Knocking-out RAMP in vitro stopped cancer growth and promoted cell death, according to study in the British Journal of Cancer.
A protein known as RAMP (retinoic acid-regulated nuclear matrix-associated protein) plays an oncogenic role in stomach cancer, according to scientists at the Chinese University of Hong Kong. They found the protein promoted cancer cell growth, and increased levels of RAMP were evident in stomach cancer even during very early stages of the disease.
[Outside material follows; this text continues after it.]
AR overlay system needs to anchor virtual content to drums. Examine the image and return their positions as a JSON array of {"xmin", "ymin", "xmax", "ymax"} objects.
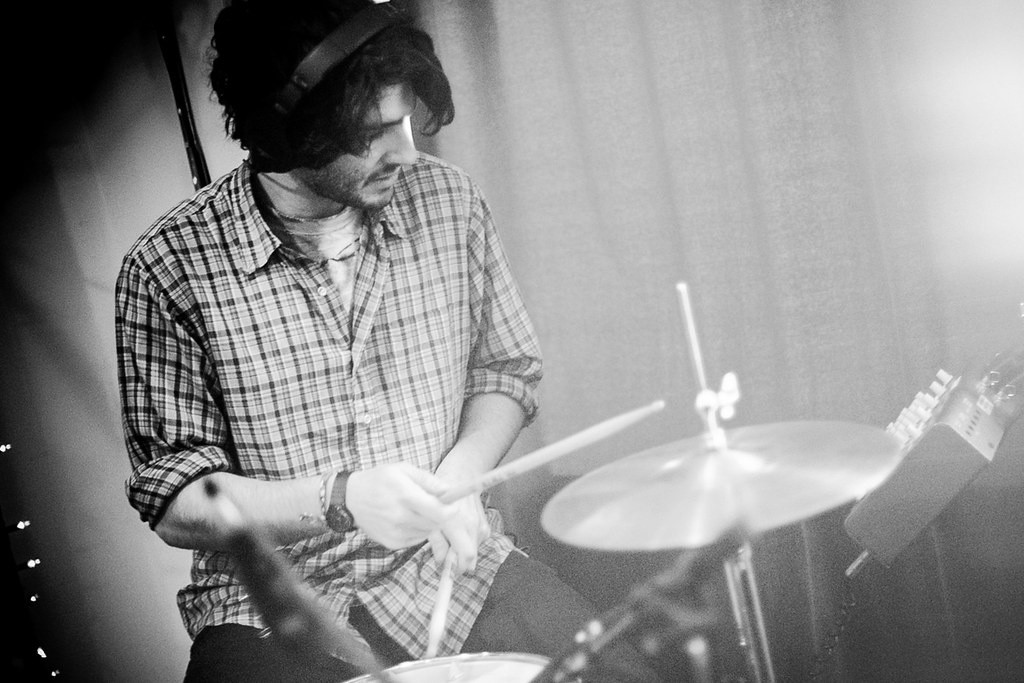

Conversely, when RAMP was knocked out of human gastric cancer cell lines, cancer growth was inhibited and cancer cell death occurred. The findings are published in the August issue of the British Journal of Cancer in a paper titled “Identificaiton of retinoic acid-regulated nuclear matrix-associated protein as a novel regulatory of gastric acid.”
RAMP expression was evaluated with real-time quantitative RT-PCR, immunohistochemistry, and western blotting. Inhibition of RAMP was performed by siRNA-mediated knockdown. The functional effects of RAMP on cell kinetics were measured by cell viability assay, colony formation assay, and flow cytometry. Cell lines stably expressing RAMP were established to investigate the oncogenic effects of RAMP in vitro.
RAMP was expressed in all seven gastric cancer cell lines and was significantly increased in human gastric cancer tissues when compared with their adjacent noncancerous tissues, the investigators report.
Additionally, knockdown of RAMP in gastric cancer cells significantly reduced cell proliferation and soft agar colony formation but induced apoptosis. This induced cell apoptosis was dependent on functional accumulation of p53 and p21 and induction of cleaved caspases-9, caspases-3, and PARP. Also, overexpression of RAMP promoted anchorage-independent cell growth in soft agar.
“The next stage of our research will aim to discover more about RAMPs specific role in stomach cancer and begin exploring the possibility of developing new drugs that can stop RAMP in its tracks,” comments study author, Dr. WK Leung.